Exercise requirements –
Reproduce all the lines below exactly and omit the images.

Pictures paired with source code –
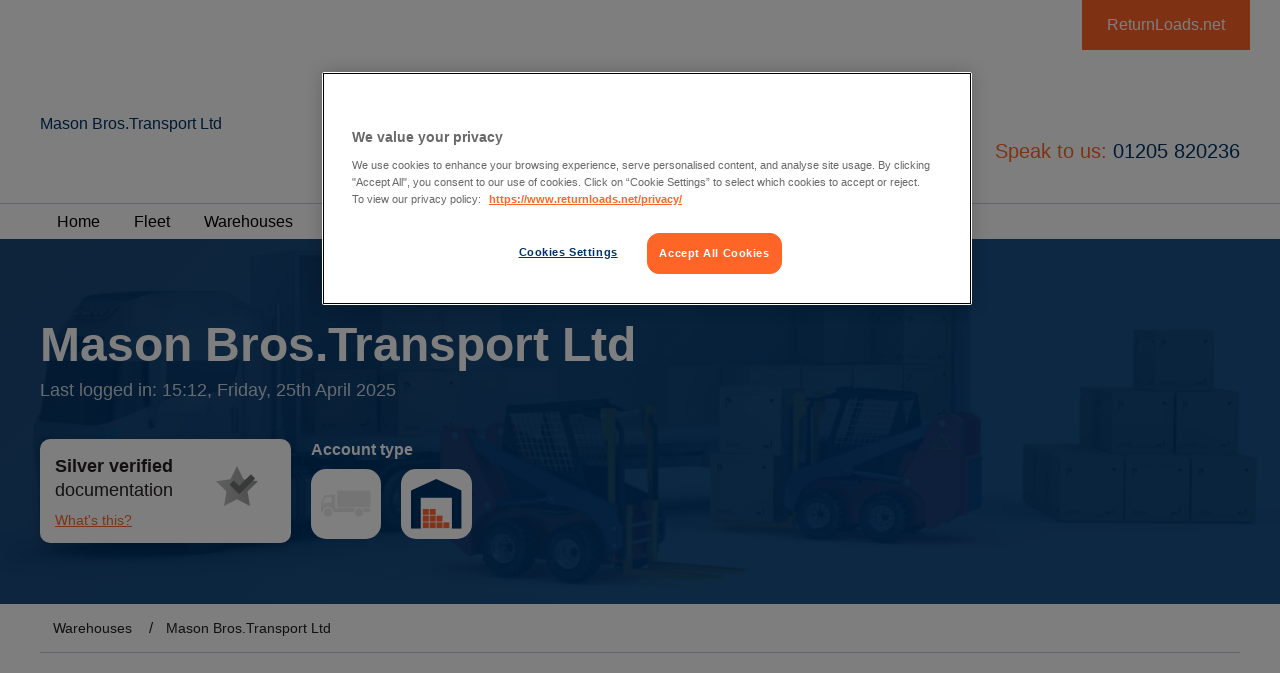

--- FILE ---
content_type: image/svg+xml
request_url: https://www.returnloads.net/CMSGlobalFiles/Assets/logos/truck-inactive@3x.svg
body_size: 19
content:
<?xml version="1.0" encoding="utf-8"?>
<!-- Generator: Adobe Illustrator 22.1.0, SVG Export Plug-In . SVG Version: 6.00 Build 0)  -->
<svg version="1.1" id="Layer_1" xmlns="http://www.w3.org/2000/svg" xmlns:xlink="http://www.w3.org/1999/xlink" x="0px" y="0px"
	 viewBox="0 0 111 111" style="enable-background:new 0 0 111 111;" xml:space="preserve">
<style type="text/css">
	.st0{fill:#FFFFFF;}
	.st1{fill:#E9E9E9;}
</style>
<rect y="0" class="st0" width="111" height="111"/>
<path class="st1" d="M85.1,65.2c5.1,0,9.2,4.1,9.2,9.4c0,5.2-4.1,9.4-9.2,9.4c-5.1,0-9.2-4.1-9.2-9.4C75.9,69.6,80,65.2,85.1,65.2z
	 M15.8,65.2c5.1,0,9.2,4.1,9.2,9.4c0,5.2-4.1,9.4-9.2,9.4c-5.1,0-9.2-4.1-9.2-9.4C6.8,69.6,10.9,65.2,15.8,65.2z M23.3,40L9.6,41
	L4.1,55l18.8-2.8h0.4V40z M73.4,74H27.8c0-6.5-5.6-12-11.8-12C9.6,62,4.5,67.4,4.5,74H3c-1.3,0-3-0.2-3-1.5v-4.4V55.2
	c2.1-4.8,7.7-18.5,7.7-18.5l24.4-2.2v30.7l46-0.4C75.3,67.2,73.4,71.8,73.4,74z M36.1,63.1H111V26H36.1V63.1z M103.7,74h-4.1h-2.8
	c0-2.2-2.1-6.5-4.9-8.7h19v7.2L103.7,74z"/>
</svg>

Output –
--- FILE ---
content_type: image/svg+xml
request_url: https://www.returnloads.net/CMSGlobalFiles/Assets/logos/truck-inactive@3x.svg
body_size: 19
content:
<?xml version="1.0" encoding="utf-8"?>
<!-- Generator: Adobe Illustrator 22.1.0, SVG Export Plug-In . SVG Version: 6.00 Build 0)  -->
<svg version="1.1" id="Layer_1" xmlns="http://www.w3.org/2000/svg" xmlns:xlink="http://www.w3.org/1999/xlink" x="0px" y="0px"
	 viewBox="0 0 111 111" style="enable-background:new 0 0 111 111;" xml:space="preserve">
<style type="text/css">
	.st0{fill:#FFFFFF;}
	.st1{fill:#E9E9E9;}
</style>
<rect y="0" class="st0" width="111" height="111"/>
<path class="st1" d="M85.1,65.2c5.1,0,9.2,4.1,9.2,9.4c0,5.2-4.1,9.4-9.2,9.4c-5.1,0-9.2-4.1-9.2-9.4C75.9,69.6,80,65.2,85.1,65.2z
	 M15.8,65.2c5.1,0,9.2,4.1,9.2,9.4c0,5.2-4.1,9.4-9.2,9.4c-5.1,0-9.2-4.1-9.2-9.4C6.8,69.6,10.9,65.2,15.8,65.2z M23.3,40L9.6,41
	L4.1,55l18.8-2.8h0.4V40z M73.4,74H27.8c0-6.5-5.6-12-11.8-12C9.6,62,4.5,67.4,4.5,74H3c-1.3,0-3-0.2-3-1.5v-4.4V55.2
	c2.1-4.8,7.7-18.5,7.7-18.5l24.4-2.2v30.7l46-0.4C75.3,67.2,73.4,71.8,73.4,74z M36.1,63.1H111V26H36.1V63.1z M103.7,74h-4.1h-2.8
	c0-2.2-2.1-6.5-4.9-8.7h19v7.2L103.7,74z"/>
</svg>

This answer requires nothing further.